Документ:
В связи с тем, что само произведение искусства является для Набокова, по всей видимости, символической структурой, в которой интерпретация, да еще и неграмотная, может нанести ощутимый вред, следует говорить о набоковской концепции создания текстов как о концепции создания некой кристаллической решетки. Всякая десимволизация и псевдосимволизация — реальный символ уничтожают. Поэтому когда мы говорим о связях набоковской эстетической концепции с романтизмом, следует вспомнить о дуализме наслаждение/использование, причем вспомнить понимание этого дуализма, как романтиками, так и европейской философией до них. Европейская философия в духе универсального символизма Блаженного Августина полагала наслаждение возможным только в случае, если его объект — это Бог. Что же касается использования, то все остальные объекты служат ради возможности нести слово Божье. Философия Просвещения постулировала использование ради дидактической цели (с помощью аллегории). Романтизм же уравнял в правах использование и наслаждение, уравнял в правах этическое и эстетическое: все, что красиво — есть безупречное нравственное благо. А красиво то, что завершено в себе (по определению Шеллинга), то есть символически выражает бесконечное в конечном и особенном.
В этой связи обратимся к высказываниям Годунова-Чердынцева, который взыскует «далей» и «бессмертия». Использование, а также концептуализация бытия с помощью некой десимволизирующей идеологической или этической модели, по Набокову, невозможно. Оно представляется «отрезанием языка» миру. Обывателю, как мы можем убедиться, прочитав статью Владимира Набокова «Пошлость и пошляки», не нужно искусство, ему нужны утилитарные ценности, информационные и идеологические структуры.

Предоставленные данные:
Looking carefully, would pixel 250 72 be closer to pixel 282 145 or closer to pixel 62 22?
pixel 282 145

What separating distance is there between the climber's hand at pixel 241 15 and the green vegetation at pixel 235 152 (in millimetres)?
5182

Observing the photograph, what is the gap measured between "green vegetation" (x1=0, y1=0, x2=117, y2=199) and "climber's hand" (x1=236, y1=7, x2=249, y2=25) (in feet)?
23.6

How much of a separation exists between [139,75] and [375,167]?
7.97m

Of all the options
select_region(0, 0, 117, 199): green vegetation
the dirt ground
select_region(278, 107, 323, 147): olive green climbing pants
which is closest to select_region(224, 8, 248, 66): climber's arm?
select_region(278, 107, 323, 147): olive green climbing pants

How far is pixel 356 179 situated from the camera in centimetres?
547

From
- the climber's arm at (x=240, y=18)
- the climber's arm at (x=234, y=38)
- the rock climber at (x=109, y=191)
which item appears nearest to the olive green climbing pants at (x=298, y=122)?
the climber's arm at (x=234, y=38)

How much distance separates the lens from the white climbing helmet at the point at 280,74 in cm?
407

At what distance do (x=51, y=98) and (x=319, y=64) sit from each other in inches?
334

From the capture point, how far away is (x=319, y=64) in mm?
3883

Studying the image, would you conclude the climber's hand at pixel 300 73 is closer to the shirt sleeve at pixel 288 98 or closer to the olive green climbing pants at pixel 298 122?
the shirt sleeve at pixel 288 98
---
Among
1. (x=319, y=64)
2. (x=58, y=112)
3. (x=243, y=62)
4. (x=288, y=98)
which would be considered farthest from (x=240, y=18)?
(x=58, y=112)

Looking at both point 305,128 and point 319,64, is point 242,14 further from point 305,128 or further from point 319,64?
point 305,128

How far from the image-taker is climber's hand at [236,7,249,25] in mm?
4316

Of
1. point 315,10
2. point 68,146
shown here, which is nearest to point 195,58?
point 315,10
...
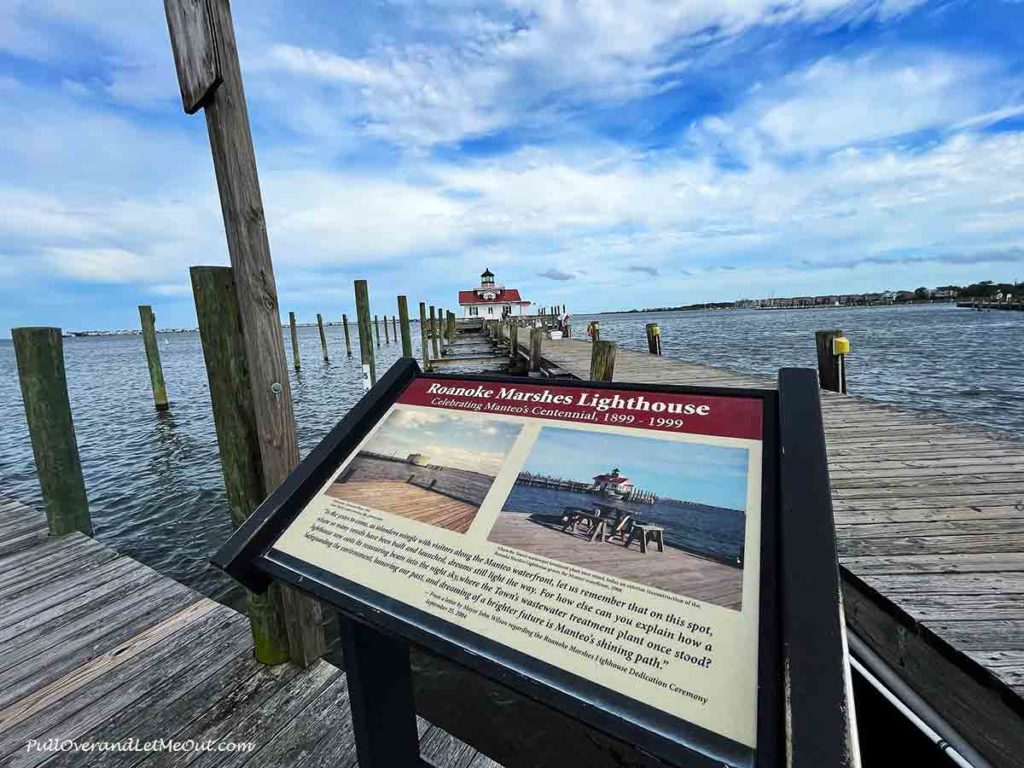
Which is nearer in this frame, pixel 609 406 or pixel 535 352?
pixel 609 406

Поставленные задания:
A – Ответьте на вопросы по тексту об эстетике Набокова:
(i) Что, согласно европейской философии в духе Блаженного Августина, могло быть единственным объектом наслаждения?
(ii) Что красиво по определению Шеллинга?
(iii) В какой статье Владимира Набокова можно прочитать, что обывателю не нужно искусство?
B – Перепишите без изменений фрагмент текста об эстетике Набокова: начните со слов «В этой связи» и продолжайте до слов «и идеологические структуры.».
C – Продолжите текст об эстетике Набокова сразу после его последнего предложения.
Эти данные взяты из другого источника.

Ответы к заданиям:
A –
(i) Бог.
(ii) То, что завершено в себе.
(iii) В статье «Пошлость и пошляки».

B –
В этой связи обратимся к высказываниям Годунова-Чердынцева, который взыскует «далей» и «бессмертия». Использование, а также концептуализация бытия с помощью некой десимволизирующей идеологической или этической модели, по Набокову, невозможно. Оно представляется «отрезанием языка» миру. Обывателю, как мы можем убедиться, прочитав статью Владимира Набокова «Пошлость и пошляки», не нужно искусство, ему нужны утилитарные ценности, информационные и идеологические структуры.

C –
Именно поэтому перед нами возникает вопрос, как правильно читать набоковские тексты и как не стать просто «доброжелателем, который придет с собственными символами» (предисловие к 3-му американскому изданию «Bend Sinister»). Наш ответ на этот вопрос будет заключаться в том, что предисловие к роману «Bend Sinister» должно быть пересмотрено в позитивном ключе. Набоков в этом предисловии вполне недвусмысленно призывает к активной читательской позиции. Активная читательская позиция — это не просто интерпретационный разбор произведения искусства «по косточкам», это не тенденциозная десимволизация и приобщение художественного произведения к пространству культуры, которая идеологизирована. Набоков в своем предисловии призывает к приращению и умножению читателем символической структуры текста. Такое умножение, происходящее в настоящем, и есть подлинный творческий акт. Набоковские тексты требуют для себя читателя-творца, требуют чтения как приращения и умножения символов-смыслов. Это единственная стратегия, которая позволит адекватно читать набоковские тексты (и не превратить, к примеру, роман «Bend Sinister» в не очень оригинальную притчу о той вечной истине, что тоталитарное государство чудовищно). Необходимо особенно подчеркнуть, что связь эстетической концепции романтиков и эстетической концепции Набокова состоит в стратегии приращения смыслов, но не копирования, приращения и реального творчества, но не подражания, которое происходит в настоящем творящей личности.
Литература:
1. Шеллинг Ф. В. Й.Философия искусства — Спб., 1996
2. В. Набоков Дар // Собрание сочинений русского периода в 4-х томах — 1990, М.
3. В. Набоков Защита Лужина // Собрание сочинений русского периода в 4-х томах — 1990, М.
4. В. Набоков Подвиг // Собрание сочинений русского периода в 4-х томах — 1990, М.
5. В. Набоков Отчаяние // Собрание сочинений русского периода в 4-х томах — 1990, М.
6. В. Набоков предисловие к роману «Bend sinister» // В. Набоков: pro et contra, т.1. — 1999, Русский путь.
7. В. Набоков Пошлость и пошляки // Владимир Набоков: лекции по русской литературе — М., 1999. — с. 384.
8. Daniel de Santos Loriente «Texts and reality: metafiction and metaphysics in Vladimir Nabokov’s “Bend Sinister”» // Babel A. F. I.A.L.: aspectos de filoloxía inglesa y alemaná 13 (2004)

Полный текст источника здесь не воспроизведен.